Но цитация цитации рознь. Одно дело — перекидывать с ее помощью мостик, с «этого», «своего» берега культуры на «тот», другой ее берег, включая «цитируемый» фрагмент в оригинальный текст как элемент чужого, великого, но навсегда завершившегося духовного мира. И совсем другое — использовать ее как своеобразную дверцу в живое литературное пространство, где все со всем связано, все во все перетекает и все на все проецируется, ибо принадлежит длящемуся и единому духовному бытию.
В первом случае перенасыщение текста цитатами грозит книжностью и вторичностью. Во втором — способно одарить радостью его сопричастности непрекращающемуся событию отечественной традиции. В отрицательном пределе первый тип «цитатности» грозит центоном (произведением, сотканным из чужих строк). Второму типу лоскутность не грозит; когда Пушкин строит мир «Повестей Белкина» на фундаменте заемных сюжетов, сочетая сразу несколько фабульных источников в пределах своего повествования, он может добиться только увеличения смысловой нагрузки произведения, и ничего больше.
Поэтому второй тип культуры, в отличие от первого, собственно «цитатного», следует именовать скорее контекстным. В контекстном бытовании» стихотворение (реже — поэма, повесть) не соприкасается с иными стихотворениями как нечто отдельно существующее, но отпочковывается, произрастает от них, скрещивая их в себе и давая ростки и завязи, новых ответвлений. Такое бытование возможно лишь в условиях непрерывности культурного пути, когда классическое наследие продолжает жить живой жизнью, меняясь и развиваясь на глазах, вызывая споры, суровые оценки, отвергаясь и вновь обретая статус авторитета наравне с «актуальными», современными текстами. Отсюда ясно, почему в послеблоковские времена с их ощущением отрезанного ломтя и преклонением перед классикой как перед чем-то мумифицированным (или, напротив, панибратским отношением к ней, способным выхолостить из нее ее величие, — как в случае «взаимодействия» нынешней метафорической поэзии с державинской поэтикой) контекстное бытование стихов становится делом невозможным. Строго говоря, уже поэзия начала века живет предчувствием окончательной утраты живого контекста и накануне разлуки с ним все острее переживает его величие, пытается как можно полнее впитать его энергию и стремится к замыканию в небольшие литературные группы; отъединенность которых позволяет создавать им свой «малый контекст», заповедную зону культуры. Тут — принципиальное отличие «группового» мышления XX века от литературных кружков века XIX; последние возникали от избытка контекста, тогда как первые — от недостатка его.

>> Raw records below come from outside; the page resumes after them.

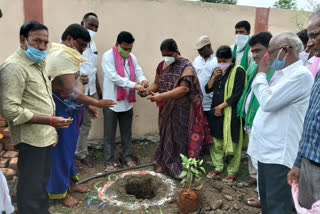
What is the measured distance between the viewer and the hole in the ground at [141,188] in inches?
150

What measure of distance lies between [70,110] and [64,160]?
2.01 feet

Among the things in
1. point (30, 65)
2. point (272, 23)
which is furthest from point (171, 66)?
point (272, 23)

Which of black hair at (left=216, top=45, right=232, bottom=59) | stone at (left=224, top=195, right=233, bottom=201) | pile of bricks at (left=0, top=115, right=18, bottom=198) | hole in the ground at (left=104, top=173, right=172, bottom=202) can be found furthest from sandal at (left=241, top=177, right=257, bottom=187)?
pile of bricks at (left=0, top=115, right=18, bottom=198)

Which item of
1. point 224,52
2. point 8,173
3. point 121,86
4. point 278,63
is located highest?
point 224,52

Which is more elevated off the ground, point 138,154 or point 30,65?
point 30,65

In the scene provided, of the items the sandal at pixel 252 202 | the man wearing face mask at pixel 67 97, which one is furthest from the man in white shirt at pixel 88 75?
the sandal at pixel 252 202

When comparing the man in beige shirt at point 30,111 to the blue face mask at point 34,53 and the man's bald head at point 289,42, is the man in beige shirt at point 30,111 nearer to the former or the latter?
the blue face mask at point 34,53

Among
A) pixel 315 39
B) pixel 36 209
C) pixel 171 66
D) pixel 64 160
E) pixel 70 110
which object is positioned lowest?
pixel 36 209

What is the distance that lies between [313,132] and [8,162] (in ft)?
11.3

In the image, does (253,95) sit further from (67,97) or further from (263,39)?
(67,97)

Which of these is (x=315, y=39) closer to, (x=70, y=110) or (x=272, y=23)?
(x=70, y=110)

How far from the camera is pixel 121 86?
4137 mm

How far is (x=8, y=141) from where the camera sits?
3.62 m

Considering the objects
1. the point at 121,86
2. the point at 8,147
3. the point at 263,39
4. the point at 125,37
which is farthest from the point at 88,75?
the point at 263,39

Но почему же все-таки именно в конце 1820-х годов из формы Дружеского полупародийиого литературного быта; из способа обособления от оппонентов, для которых не вполне внятен художественный язык, абсолютно понятный лишь для своих; из жанра журнальной стихотворной полемики контекстное бытование превращается в действенный фактор общей литературной жизни?
Условия были и раньше — да. Но не было необходимости. Каждое произведение, едва родившись, уже жило в контексте своего жанра, свободно размыкаясь в ближнюю и дальнюю литературную историю, вступая в перекличку голосов или, в худшем случае, лишний раз фиксируя жанровую норму.
Поэтика жанра была одним из «противозатратных» механизмов культуры, стремящейся к цельности и единству тем сильнее, чем явственнее ощутима тенденция к ее разъединению и обособлению разрозненного. Если верна мысль о. П. А. Флоренского о том, что первоначальной формой человеческого творчества была неразложимая на элементы «Феургия», всеединство искусств в рамках религиозного действа, то жанровое строение культуры и было одним из «постфеургических» ее проявлений, компенсирующих замкнутость произведения в его собственных частных границах. Так нужно ли было ещё и специальное «контекстное бытование», если внеконтекстное попросту отсутствовало?
Но вот к перелому от 1820-х к 1830-м этот механизм себя практически исчерпал. Впрочем, сказать так — значит повторить нечто общеизвестное, омертвевшее до состояния литературоведческого трюизма. Но, как это часто бывает, презрение к штампу отвращает от дальнейших — и крайне важных — размышлений в том же направлении, мешает подойти к очевидному вплотную и заглянуть через него туда, где берет начало неочевидное. Сделаем этот шаг, зададимся «детским» вопросом: а что же произошло после того, как поэзия «добилась освобожденья»? Ведь отпадение лирики от жанрового «ствола» означало не только обретение свободы, но и неотделимую от нее утрату чувства опоры. Вряд ли такое шаткое положение могло удовлетворять поэзию. Так что же стало заменой жанровому единству, в чем был обретен новый цементирующий состав культуры, новый механизм, более гибкий и податливый индивидуальному выбору и все же способный превратить разнородные лирические тексты в нечто целое — зыбкое, но неразложимое?